ST : Le terme de 'mafia du Mont Kenya' est évoqué dans certains commentaires pour désigner certains soutiens du président sortant, pourriez-vous nous en dire un peu plus ?

HM : Ce terme fait référence d'abord à la 'camarilla' qui entourait Jomo Kenyatta dans les années 1970. Le vieux leader était malade, très affaibli et le pays était gouverné par cette petite équipe constituée de membres de la famille Kenyatta et de quelques autres leaders. On lui attribue de nombreuses exactions et coups bas politiques. L'expression est apparue à nouveau en 2003, quand un petit groupe autour de Kibaki est devenu plus visible et apparemment plus puissant. On y trouve l'épouse du chef de l'État ainsi que sa seconde femme (officieuse mais très impliquée dans la vie politique gikuyu), un de ses fils, des neveux, des politiciens de sa génération (John Michuki[13] et Njenga Karume[14] en particulier) ainsi que quelques hauts fonctionnaires et jeunes ministre (notamment Martha Karua[15]). La plupart d'entre eux ont été impliqués dans le plus gros scandale de corruption de l'ère Kibaki, le scandale de l'Anglo-Leasing Cie. Ainsi, ces 'big men' sont accusés de chercher d'abord à s'enrichir massivement. On les soupçonne également de gouverner le pays à la place du leader vieillissant qui est souvent malade.

ST : Comment qualifier Mungiki ? Comment ses membres sont-ils utilisés politiquement ?

HM : Mungiki est un mouvement prophétique néo-traditionnel gikuyu. La culture politique gikuyu produit de nombreux prophétismes, en particulier en période de crise. Mungiki est vraisemblablement apparu dans les années 1990, dans le contexte des nettoyages ethniques de la Rift Valley.
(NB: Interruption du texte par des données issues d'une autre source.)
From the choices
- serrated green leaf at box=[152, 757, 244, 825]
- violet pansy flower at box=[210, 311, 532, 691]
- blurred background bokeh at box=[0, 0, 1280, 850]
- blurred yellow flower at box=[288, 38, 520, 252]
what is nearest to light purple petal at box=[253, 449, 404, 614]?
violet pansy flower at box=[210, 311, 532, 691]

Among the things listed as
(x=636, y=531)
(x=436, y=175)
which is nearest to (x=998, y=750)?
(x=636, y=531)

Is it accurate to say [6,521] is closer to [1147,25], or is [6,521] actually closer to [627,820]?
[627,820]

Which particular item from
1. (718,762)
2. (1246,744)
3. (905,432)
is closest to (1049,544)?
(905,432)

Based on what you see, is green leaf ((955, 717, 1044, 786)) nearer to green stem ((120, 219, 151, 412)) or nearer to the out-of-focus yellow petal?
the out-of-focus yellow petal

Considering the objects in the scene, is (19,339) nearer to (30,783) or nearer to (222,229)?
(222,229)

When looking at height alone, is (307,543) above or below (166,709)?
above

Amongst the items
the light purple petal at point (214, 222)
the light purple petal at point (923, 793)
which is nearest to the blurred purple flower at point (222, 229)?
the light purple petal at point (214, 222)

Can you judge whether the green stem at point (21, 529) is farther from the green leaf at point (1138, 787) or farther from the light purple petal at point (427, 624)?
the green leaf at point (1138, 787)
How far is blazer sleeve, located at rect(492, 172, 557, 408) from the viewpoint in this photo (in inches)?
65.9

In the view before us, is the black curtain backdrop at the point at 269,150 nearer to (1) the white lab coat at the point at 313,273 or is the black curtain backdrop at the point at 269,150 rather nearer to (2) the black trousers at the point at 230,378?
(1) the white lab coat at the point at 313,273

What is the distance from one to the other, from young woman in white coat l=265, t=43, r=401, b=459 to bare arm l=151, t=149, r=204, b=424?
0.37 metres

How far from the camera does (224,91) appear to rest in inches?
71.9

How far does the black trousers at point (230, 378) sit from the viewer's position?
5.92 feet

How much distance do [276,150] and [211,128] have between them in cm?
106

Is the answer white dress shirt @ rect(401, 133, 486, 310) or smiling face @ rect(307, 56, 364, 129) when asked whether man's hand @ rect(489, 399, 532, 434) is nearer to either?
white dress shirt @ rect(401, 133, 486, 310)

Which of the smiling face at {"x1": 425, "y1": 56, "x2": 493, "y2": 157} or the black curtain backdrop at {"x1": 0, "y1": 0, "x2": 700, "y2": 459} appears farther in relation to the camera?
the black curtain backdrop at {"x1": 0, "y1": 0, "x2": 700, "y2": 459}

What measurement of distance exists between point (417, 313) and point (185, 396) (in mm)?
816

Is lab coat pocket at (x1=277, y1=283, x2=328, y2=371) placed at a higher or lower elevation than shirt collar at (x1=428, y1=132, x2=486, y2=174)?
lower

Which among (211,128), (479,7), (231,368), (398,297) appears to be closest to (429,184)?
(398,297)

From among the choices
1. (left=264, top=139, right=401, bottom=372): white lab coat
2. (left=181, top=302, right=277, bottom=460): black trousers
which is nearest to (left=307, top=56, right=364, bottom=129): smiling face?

Cette secte a accueilli de nombreux jeunes déplacés qui ont fait connaître le groupe dans toutes les villes gikuyu. Mungiki rencontre un grand succès dans les milieux déshérités car il propose une vision de la société gikuyu où les jeunes remplissent un rôle social clair et valorisé. Il explique la situation actuelle des jeunes au regard d'une histoire plus ou moins mythifiée de la communauté. Il leur donne ainsi des racines, une mémoire historique et militante, des méthodes enfin. Ainsi Mungiki se pense clairement comme l'héritier du mouvement Mau Mau, perçu par beaucoup de Kenyans comme la guerre de libération contre les Britanniques. Les fondateurs de la secte sont issus de familles de généraux Mau Mau particulièrement fameux. Mungiki pense donc avoir un rôle politique à jouer ce qui ne manque pas d'inquiéter des politiciens gikuyu qui craignent de voir une partie conséquente de la jeunesse échapper à leur contrôle. D'autant que tous les politiciens de la 'Central province [16]' connaissent bien les Mungiki. Depuis une dizaine d'années, ils ont eu recours aux services de ces groupes de jeunes pour surveiller leurs meetings ou s'assurer de la fidélité politique d'un quartier. En effet, une des raisons (et pas des moindres) du succès de Mungiki vient du fait que le mouvement organisé en milices offre des emplois ou du moins des sources informelles de revenus à de très nombreux jeunes. D'autant que la secte contrôle (rançonne diront certains) de nombreuses lignes de matatus (les minibus qui constituent l'essentiel des moyens de transport en commun du pays) et a la mainmise sur plusieurs bidonvilles où ils font payer la distribution d'électricité, la gestion des toilettes publiques et régulent la sécurité. Ainsi, Mungiki est une milice comme il en existe beaucoup d'autres mais c'est une milice qui a particulièrement bien réussi[17].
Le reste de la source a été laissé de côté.